◆ Excerpt ◆
Democrats’ impeachment effort was never about removing President Donald Trump from office. If it had been, it would not have been rushed through the House of Representatives without a proper predicate or investigation.
No reasonable person expected the Republican-controlled Senate to remove a sitting president for anything Rep. Adam Schiff repeatedly alleged, no matter how unfairly he characterized Trump’s thoughts, words, or actions.
Impeachment was about satisfying the corporate media and Democratic base that had demanded it for years. And since removal was never a realistic outcome, it was about harming Trump in an election year.
By that standard, it could not have gone worse. Here are three ways that Pelosi’s gambit backfired bigly.
1. Donald Trump’s Numbers Went Up, Not Down
The latest Gallup poll of registered voters shows that Trump’s approval rating is the highest it’s been since his inauguration — 49 percent. That number went up from 39 percent in October, which was during the House’s impeachment process, such as it was.
During that same time, approval of the Democratic Party fell from 48 percent to 45 percent and approval of the Republican Party shot up from 43 percent to 51 percent. That’s the first time the GOP has had majority approval since 2005. The party also has a rare partisan-ID advantage.

◆ Excerpted records ◆

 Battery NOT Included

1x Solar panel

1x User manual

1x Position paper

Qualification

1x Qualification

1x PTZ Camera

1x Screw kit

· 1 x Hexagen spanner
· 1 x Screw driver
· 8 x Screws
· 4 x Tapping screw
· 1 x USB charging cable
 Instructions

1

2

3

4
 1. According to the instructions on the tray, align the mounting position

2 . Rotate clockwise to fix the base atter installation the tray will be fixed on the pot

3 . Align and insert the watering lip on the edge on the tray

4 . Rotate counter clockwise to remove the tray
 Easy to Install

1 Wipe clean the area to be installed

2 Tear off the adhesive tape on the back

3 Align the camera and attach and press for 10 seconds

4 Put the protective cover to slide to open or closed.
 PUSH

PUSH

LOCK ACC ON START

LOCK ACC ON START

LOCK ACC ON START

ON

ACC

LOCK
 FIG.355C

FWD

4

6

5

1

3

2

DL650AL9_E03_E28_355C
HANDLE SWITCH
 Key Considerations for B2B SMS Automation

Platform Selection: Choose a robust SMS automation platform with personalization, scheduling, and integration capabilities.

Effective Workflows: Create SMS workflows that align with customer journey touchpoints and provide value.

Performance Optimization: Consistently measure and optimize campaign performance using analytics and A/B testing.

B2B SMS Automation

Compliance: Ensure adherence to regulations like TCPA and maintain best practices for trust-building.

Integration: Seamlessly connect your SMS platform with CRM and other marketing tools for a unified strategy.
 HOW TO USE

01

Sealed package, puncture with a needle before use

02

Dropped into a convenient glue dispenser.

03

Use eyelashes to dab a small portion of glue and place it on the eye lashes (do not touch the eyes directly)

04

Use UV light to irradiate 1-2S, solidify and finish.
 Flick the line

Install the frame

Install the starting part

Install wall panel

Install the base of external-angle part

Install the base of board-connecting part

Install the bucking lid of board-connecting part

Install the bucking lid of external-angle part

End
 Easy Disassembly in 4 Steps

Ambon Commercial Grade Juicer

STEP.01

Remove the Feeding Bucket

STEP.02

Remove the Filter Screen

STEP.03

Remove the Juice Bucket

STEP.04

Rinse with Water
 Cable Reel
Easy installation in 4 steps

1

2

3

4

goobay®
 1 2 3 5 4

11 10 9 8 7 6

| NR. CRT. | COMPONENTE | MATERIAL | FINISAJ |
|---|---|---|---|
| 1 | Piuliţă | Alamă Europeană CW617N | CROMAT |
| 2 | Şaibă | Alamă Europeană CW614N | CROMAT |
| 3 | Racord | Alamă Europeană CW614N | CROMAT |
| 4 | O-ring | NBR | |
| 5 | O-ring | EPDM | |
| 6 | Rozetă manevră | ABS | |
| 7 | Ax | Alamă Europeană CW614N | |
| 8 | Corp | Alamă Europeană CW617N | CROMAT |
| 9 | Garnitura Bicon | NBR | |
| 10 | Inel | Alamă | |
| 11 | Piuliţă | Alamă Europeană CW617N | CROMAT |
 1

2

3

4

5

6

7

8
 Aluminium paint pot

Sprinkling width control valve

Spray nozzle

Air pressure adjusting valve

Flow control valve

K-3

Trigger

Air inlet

◆ Required action 1 ◆
Summarize the impeachment commentary in two sentences.
◆ Required action 2 ◆
According to the impeachment commentary, in what year did the Republican Party last have majority approval before the latest Gallup poll?
◆ Required action 3 ◆
Continue the impeachment commentary from the point at which it stops.
The entries were drawn from a separate source.

◆ Task answer 1 ◆
The impeachment commentary argues that the Democrats' impeachment effort was never about removing President Trump but about satisfying the corporate media and the Democratic base and harming him in an election year. It contends that the effort backfired: Gallup shows Trump's approval rising from 39 percent to 49 percent and Republican Party approval climbing from 43 percent to 51 percent, while Democratic Party approval fell from 48 percent to 45 percent.

◆ Task answer 2 ◆
2005

◆ Task answer 3 ◆
Approval for Trump’s handling of the economy and the killing of terrorists have strong majorities as well. More than half of those polled favor his acquittal, economic confidence is the highest it’s been in decades, and national confidence is at a 15-year high. The Gallup poll matches other recent surveys showing Trump with high marks.
The entire point of impeachment was to push Trump’s numbers down. They went up. They went up despite media push polls trying to suggest, however implausibly, that a legitimate majority of Americans wanted Trump removed from office. Trump’s numbers went up despite overwhelmingly favorable coverage of the slipshod impeachment case.
This is a huge disaster for Democrats.
2. Joe Biden’s Candidacy Was Irreparably Harmed By Impeachment Facts
When the Russia collusion hoax imploded finally with the July 2019 testimony of Robert Mueller, the man ostensibly in charge of the special counsel probe into the matter, Democrats had to scramble for another reason to push impeachment. With the help of an anonymous whistleblower — reported to be a partisan ally of Joe Biden’s from his time as President Barack Obama’s point man over Ukraine — Democrats concocted an elaborate scheme to accuse President Trump of abuse of power related to Ukraine.
The original claim was that President Trump had committed a campaign finance violation for asking for assistance with a government investigation into Ukraine’s known 2016 election meddling and for Ukraine to look into corruption issues related to the family of former Vice President Joe Biden. His son Hunter Biden had received a lucrative $80,000-a-month gig to sit on the board of a reportedly corrupt energy concern. Biden had no relevant experience for the position apart from being the son of the man handling Ukraine policy for the Obama administration.
Democrats alleged that the concerns President Trump expressed amounted to 2020 election interference requiring immediate removal from office. But no one ever offered a non-corrupt explanation for the Biden family’s lucrative entanglement in Ukraine, making the argument much more difficult.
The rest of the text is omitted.